- Required work
Write out the material below again, line for line, without any images.

- Dataset excerpts
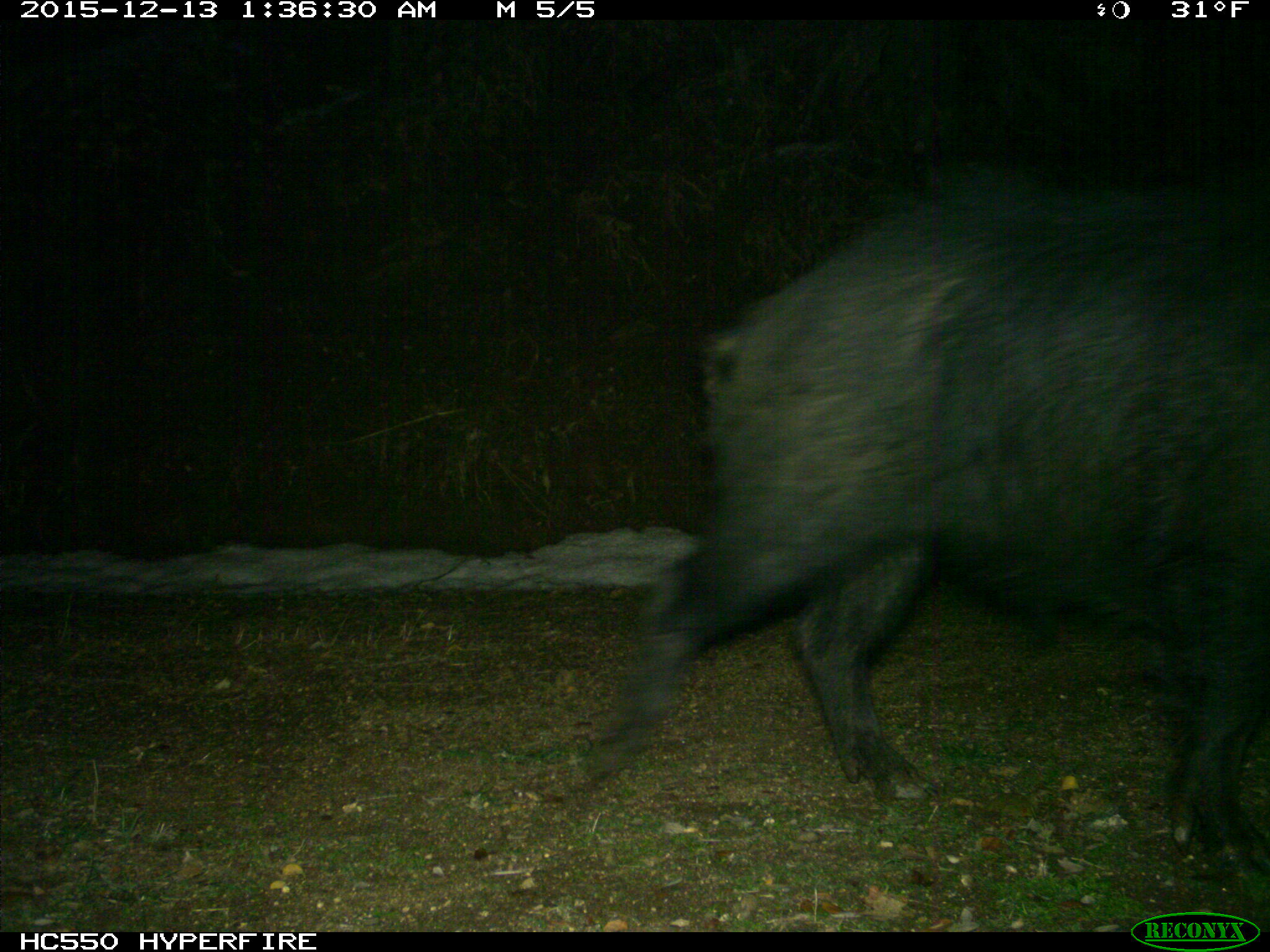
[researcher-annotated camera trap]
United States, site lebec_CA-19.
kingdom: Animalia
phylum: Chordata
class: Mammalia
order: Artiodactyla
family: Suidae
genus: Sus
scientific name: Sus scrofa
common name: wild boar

- Solved problem
[researcher-annotated camera trap]
United States, site lebec_CA-19.
kingdom: Animalia
phylum: Chordata
class: Mammalia
order: Artiodactyla
family: Suidae
genus: Sus
scientific name: Sus scrofa
common name: wild boar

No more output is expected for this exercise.